Directions: Locate the line that contains "How much distance". Reproduce it and all following lines up to the end of the material, exactly and with nothing added.

** BEGIN **

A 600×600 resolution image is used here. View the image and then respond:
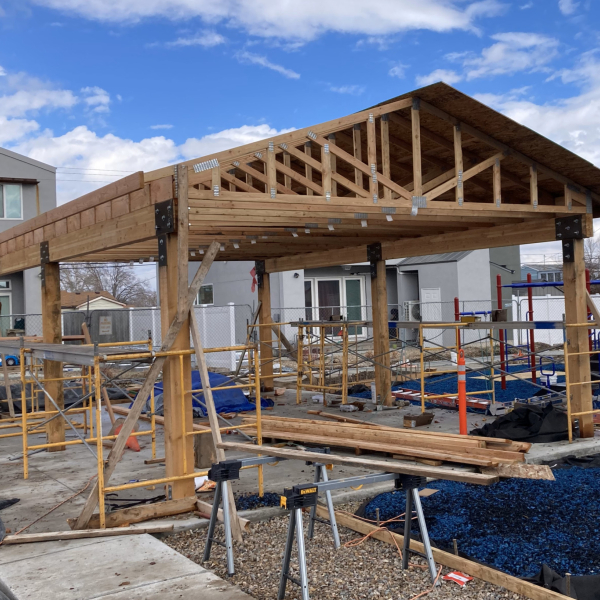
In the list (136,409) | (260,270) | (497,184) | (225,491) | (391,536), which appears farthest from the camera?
(260,270)

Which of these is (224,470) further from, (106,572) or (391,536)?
(391,536)

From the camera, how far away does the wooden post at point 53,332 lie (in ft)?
37.0

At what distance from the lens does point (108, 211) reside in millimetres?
8742

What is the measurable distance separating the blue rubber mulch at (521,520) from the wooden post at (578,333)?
229 cm

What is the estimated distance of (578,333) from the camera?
11023 mm

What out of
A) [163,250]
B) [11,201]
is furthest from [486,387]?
[11,201]

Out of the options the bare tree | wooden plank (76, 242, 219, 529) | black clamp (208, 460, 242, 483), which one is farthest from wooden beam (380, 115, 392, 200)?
the bare tree

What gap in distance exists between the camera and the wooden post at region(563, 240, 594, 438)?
36.0 ft

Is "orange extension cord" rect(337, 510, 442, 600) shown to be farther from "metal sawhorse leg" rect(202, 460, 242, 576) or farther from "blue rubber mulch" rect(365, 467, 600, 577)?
"metal sawhorse leg" rect(202, 460, 242, 576)

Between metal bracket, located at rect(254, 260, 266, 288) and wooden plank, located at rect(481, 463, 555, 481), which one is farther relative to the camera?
metal bracket, located at rect(254, 260, 266, 288)

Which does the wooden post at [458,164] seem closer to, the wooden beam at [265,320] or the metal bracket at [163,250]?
the metal bracket at [163,250]

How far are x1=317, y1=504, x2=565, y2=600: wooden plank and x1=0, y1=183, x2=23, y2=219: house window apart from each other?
88.1 feet

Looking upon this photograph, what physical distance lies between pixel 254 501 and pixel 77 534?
6.97 feet

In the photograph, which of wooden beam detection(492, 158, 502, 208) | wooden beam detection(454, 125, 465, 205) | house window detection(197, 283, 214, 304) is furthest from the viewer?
house window detection(197, 283, 214, 304)
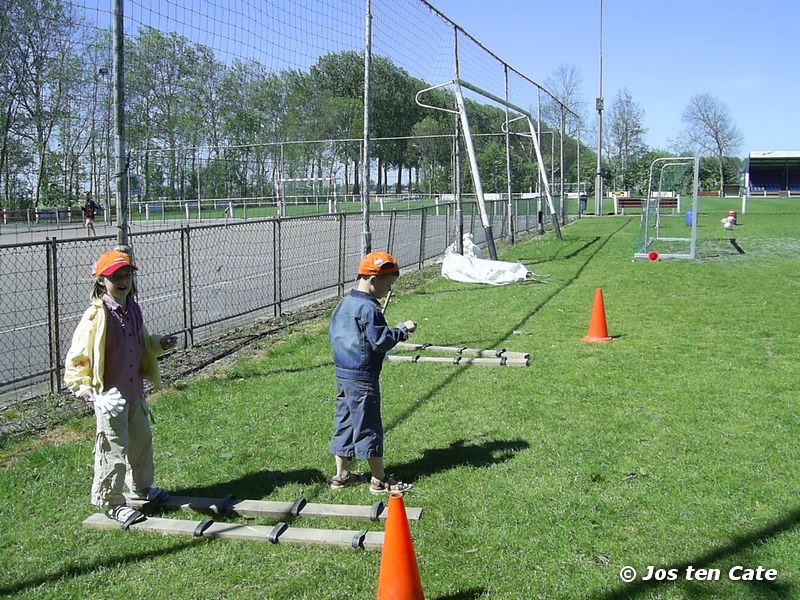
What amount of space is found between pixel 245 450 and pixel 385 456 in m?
1.02

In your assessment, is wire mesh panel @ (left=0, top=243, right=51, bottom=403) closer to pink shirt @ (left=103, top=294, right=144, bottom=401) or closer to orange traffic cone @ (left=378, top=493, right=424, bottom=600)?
pink shirt @ (left=103, top=294, right=144, bottom=401)

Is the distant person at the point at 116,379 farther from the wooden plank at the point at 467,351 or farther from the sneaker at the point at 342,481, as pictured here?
the wooden plank at the point at 467,351

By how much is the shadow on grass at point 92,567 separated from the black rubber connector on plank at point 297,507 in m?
0.51

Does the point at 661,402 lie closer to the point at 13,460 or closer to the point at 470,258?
the point at 13,460

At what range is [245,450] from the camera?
5.30 meters

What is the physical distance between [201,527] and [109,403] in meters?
0.84

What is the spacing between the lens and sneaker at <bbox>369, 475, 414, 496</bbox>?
14.7ft

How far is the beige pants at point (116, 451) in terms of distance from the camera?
410cm

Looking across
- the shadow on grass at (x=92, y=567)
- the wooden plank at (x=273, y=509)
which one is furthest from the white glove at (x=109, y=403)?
the shadow on grass at (x=92, y=567)

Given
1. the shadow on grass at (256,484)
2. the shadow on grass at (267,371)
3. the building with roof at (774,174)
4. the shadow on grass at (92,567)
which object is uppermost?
the building with roof at (774,174)

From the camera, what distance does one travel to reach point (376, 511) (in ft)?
13.5

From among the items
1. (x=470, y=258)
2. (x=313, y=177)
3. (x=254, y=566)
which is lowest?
(x=254, y=566)

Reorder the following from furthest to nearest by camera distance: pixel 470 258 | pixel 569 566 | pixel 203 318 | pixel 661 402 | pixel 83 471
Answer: pixel 470 258
pixel 203 318
pixel 661 402
pixel 83 471
pixel 569 566

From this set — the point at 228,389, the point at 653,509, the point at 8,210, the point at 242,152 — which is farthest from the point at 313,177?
the point at 653,509
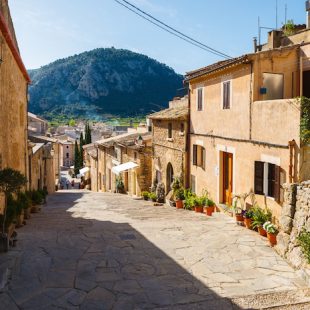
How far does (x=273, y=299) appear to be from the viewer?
6895mm

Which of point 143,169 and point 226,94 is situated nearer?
point 226,94

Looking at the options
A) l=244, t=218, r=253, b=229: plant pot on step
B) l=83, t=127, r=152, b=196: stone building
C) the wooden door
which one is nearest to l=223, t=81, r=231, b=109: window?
the wooden door

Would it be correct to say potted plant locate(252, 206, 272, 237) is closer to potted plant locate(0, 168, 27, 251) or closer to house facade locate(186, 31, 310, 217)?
house facade locate(186, 31, 310, 217)

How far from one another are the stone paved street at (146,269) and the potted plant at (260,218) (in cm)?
43

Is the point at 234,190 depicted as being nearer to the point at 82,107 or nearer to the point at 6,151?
the point at 6,151

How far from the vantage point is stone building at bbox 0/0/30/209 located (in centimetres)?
1098

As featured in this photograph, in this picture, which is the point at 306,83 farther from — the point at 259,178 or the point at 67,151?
the point at 67,151

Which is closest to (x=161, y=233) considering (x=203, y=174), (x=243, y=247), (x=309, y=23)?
(x=243, y=247)

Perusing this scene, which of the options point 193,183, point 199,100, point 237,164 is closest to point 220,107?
point 199,100

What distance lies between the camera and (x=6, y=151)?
38.4ft

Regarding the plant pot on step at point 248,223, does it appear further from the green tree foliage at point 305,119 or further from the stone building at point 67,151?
the stone building at point 67,151

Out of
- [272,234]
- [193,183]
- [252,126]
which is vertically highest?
[252,126]

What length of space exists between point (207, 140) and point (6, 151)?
9469 millimetres

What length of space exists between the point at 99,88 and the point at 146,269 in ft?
463
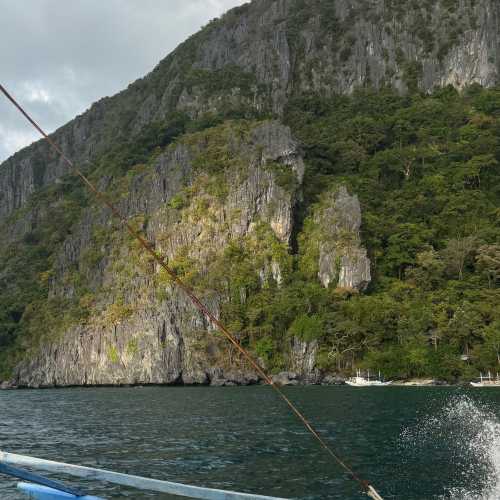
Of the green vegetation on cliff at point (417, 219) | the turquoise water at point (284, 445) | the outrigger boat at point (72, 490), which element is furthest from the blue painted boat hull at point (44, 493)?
the green vegetation on cliff at point (417, 219)

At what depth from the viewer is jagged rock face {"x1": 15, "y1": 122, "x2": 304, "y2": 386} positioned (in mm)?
96125

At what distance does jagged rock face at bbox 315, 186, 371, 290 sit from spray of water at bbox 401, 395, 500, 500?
57015mm

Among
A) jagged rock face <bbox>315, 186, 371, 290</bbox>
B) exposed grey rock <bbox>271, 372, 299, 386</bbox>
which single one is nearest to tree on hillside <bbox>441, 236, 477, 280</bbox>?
jagged rock face <bbox>315, 186, 371, 290</bbox>

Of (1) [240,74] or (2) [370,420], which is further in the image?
(1) [240,74]

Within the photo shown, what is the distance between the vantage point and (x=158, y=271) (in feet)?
354

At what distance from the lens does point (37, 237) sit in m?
164

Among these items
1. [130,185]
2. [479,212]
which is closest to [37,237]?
[130,185]

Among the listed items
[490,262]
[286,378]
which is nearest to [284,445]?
[286,378]

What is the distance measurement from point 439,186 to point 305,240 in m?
27.9

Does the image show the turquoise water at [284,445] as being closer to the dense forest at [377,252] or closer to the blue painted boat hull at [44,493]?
the blue painted boat hull at [44,493]

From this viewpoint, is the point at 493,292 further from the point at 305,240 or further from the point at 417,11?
the point at 417,11

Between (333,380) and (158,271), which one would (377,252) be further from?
(158,271)

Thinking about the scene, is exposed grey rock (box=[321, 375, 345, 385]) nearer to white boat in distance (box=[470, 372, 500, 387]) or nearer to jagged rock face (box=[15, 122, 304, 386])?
jagged rock face (box=[15, 122, 304, 386])

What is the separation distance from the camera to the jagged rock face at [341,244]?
322 ft
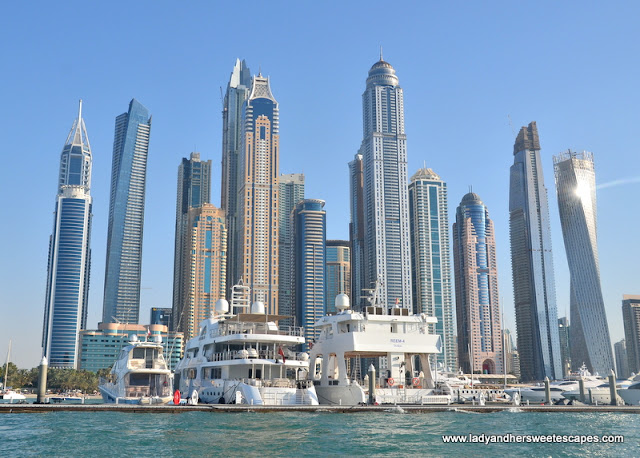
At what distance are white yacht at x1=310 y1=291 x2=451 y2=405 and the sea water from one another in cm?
793

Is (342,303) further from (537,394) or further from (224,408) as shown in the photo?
(537,394)

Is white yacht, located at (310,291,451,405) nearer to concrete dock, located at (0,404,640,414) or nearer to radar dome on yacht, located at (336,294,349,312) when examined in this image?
radar dome on yacht, located at (336,294,349,312)

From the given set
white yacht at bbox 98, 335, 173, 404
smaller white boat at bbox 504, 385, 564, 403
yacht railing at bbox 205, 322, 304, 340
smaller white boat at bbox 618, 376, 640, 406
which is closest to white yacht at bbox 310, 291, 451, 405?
yacht railing at bbox 205, 322, 304, 340

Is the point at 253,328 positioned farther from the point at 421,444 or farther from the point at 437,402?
the point at 421,444

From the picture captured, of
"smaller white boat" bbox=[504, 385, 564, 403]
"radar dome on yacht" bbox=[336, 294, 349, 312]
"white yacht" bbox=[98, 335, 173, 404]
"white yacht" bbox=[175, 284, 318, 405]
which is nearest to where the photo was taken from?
"white yacht" bbox=[175, 284, 318, 405]

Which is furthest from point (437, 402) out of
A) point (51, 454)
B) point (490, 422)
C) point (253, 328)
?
point (51, 454)

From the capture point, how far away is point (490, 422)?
4247 cm

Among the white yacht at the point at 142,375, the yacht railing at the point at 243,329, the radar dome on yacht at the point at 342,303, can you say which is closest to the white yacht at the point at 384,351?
the radar dome on yacht at the point at 342,303

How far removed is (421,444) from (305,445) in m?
5.70

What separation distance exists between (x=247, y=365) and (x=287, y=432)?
20792 mm

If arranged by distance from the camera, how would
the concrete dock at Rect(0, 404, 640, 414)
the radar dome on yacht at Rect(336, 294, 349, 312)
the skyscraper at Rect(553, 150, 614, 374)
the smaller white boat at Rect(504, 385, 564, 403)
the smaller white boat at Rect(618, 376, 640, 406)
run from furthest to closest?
the skyscraper at Rect(553, 150, 614, 374)
the smaller white boat at Rect(504, 385, 564, 403)
the smaller white boat at Rect(618, 376, 640, 406)
the radar dome on yacht at Rect(336, 294, 349, 312)
the concrete dock at Rect(0, 404, 640, 414)

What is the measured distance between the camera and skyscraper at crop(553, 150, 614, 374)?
17175 cm

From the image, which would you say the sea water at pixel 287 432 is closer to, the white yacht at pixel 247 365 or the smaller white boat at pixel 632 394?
the white yacht at pixel 247 365

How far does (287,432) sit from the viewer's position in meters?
34.8
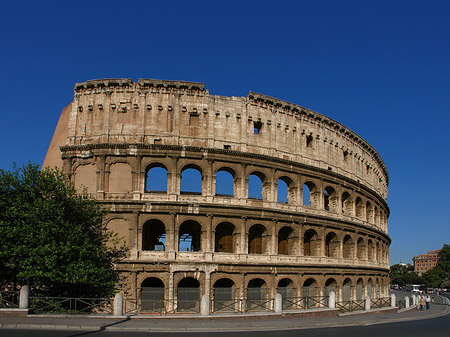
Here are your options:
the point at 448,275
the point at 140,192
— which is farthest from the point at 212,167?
the point at 448,275

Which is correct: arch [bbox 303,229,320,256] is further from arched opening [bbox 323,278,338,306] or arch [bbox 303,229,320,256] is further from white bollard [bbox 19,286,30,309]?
white bollard [bbox 19,286,30,309]

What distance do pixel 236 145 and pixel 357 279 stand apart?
16895 millimetres

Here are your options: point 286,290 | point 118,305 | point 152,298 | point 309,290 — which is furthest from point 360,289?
point 118,305

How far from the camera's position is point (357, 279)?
36.6 m

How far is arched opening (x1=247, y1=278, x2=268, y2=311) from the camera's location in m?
28.0

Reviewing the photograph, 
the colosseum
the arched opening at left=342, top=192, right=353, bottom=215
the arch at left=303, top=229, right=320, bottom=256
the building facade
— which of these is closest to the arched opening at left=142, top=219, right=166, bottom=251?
the colosseum

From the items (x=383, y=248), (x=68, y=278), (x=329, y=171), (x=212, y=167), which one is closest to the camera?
(x=68, y=278)

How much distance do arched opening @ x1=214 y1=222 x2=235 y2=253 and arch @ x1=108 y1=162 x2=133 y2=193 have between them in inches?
272

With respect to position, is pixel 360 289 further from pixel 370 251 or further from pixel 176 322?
pixel 176 322

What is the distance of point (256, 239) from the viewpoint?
3073 centimetres

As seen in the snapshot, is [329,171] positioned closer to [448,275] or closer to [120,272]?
[120,272]

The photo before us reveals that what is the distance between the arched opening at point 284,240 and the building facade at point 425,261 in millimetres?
154628

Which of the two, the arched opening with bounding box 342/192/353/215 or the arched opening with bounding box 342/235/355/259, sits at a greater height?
the arched opening with bounding box 342/192/353/215

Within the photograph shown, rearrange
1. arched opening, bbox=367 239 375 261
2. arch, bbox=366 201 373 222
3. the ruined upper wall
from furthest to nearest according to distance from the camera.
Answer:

** END **

Reply to the task:
How much distance do arched opening @ x1=214 y1=222 x2=235 y2=253 and arch @ x1=108 y1=162 x2=133 y2=193 have between them in inches?
272

With respect to position, is pixel 360 289 further from pixel 370 251 or further from pixel 176 322?
pixel 176 322

What is the distance of point (256, 239) from the viewpoint?
3073 centimetres

As seen in the snapshot, is [329,171] positioned closer to [448,275] or closer to [120,272]?
[120,272]

The photo before us reveals that what is the distance between the arched opening at point 284,240 and the building facade at point 425,261 in millimetres?
154628

Which of the two, the arched opening with bounding box 342/192/353/215 or the arched opening with bounding box 342/235/355/259, sits at a greater height?
the arched opening with bounding box 342/192/353/215

Within the photograph shown, rearrange
1. arched opening, bbox=367 239 375 261
2. arch, bbox=366 201 373 222
3. the ruined upper wall
from furthest to nearest according to distance from the camera.
Answer:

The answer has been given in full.